Begin deze eeuw waren er grote zorgen over de kloof tussen burgers en bestuur. Politici en bestuurders besloten om beter naar de mensen te gaan luisteren. Wethouders gingen gezellig ontbijten met bewoners, gemeentes kregen budget en middelen voor burgerparticipatie. Bewoners werden uitgenodigd om actief mee te doen in hun wijk.
Veel mensen gaven aan die oproep gehoor. Ze organiseerden buurtopschoonacties en burendagen, dachten mee over wijkvernieuwingsplannen, werden vrijwilliger bij de huiswerkbegeleiding of mantelzorger voor hun oude buurman. Ruim tien jaar later bestaat de kloof niet meer. Daarvoor in de plaats kwamen gevoelens van hoop en erkenning, maar vaak ook van miskenning, verontwaardiging en woede.
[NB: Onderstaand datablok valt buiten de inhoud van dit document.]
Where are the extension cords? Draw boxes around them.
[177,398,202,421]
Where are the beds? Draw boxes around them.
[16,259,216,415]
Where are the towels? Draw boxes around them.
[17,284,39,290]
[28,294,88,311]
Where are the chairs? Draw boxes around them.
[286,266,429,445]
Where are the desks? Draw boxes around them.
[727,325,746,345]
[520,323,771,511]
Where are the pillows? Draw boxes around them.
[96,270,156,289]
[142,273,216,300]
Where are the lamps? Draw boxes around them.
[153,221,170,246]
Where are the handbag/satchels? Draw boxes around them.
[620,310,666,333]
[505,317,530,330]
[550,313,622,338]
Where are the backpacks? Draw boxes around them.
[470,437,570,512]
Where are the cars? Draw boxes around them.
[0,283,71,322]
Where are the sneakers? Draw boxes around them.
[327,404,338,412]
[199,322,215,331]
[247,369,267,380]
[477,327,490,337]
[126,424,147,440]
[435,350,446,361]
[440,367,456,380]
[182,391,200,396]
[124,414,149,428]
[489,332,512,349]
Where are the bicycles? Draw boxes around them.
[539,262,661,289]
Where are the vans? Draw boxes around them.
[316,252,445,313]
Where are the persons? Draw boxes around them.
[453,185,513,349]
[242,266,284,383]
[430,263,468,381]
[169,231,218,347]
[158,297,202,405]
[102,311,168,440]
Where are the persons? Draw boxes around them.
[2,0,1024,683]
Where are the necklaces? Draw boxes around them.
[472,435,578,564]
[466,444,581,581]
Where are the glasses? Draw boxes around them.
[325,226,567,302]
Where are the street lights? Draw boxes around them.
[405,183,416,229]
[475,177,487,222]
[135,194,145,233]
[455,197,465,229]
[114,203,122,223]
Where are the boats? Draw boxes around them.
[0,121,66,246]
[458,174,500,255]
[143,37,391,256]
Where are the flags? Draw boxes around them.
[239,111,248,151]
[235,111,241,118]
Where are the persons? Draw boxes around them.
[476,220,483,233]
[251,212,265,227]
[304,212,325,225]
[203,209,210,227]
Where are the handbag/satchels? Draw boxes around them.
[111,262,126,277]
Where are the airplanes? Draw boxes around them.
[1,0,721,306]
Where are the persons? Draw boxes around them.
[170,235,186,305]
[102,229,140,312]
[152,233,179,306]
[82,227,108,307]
Waardoor zijn de verhoudingen tussen burgers en overheid van kilte omgeslagen in oververhit wederzijds ressentiment? Hoe komt het dat een welwillende overheid welwillende burgers zo kan ontmoedigen? Om die vragen te beantwoorden deden de auteurs van dit boek diepgaand onderzoek in 'achterstandswijken'; bij uitstek plekken waar intensieve overheidsbemoeienis en heftige emotionele reacties daarop te vinden zijn. "Als meedoen pijn doet" biedt een onmisbare staalkaart van het hedendaagse affectief burgerschap en de pijn en moeite in de verhouding tussen burgers en instituties.
"Als meedoen pijn doet" verschijnt als een van de twee delen van het jaarboek van het "Tijdschrift voor Sociale Vraagstukken", naast "De affectieve burger "onder redactie van Thomas van Kampen, Imrat Verhoeven en Loes Verplanke.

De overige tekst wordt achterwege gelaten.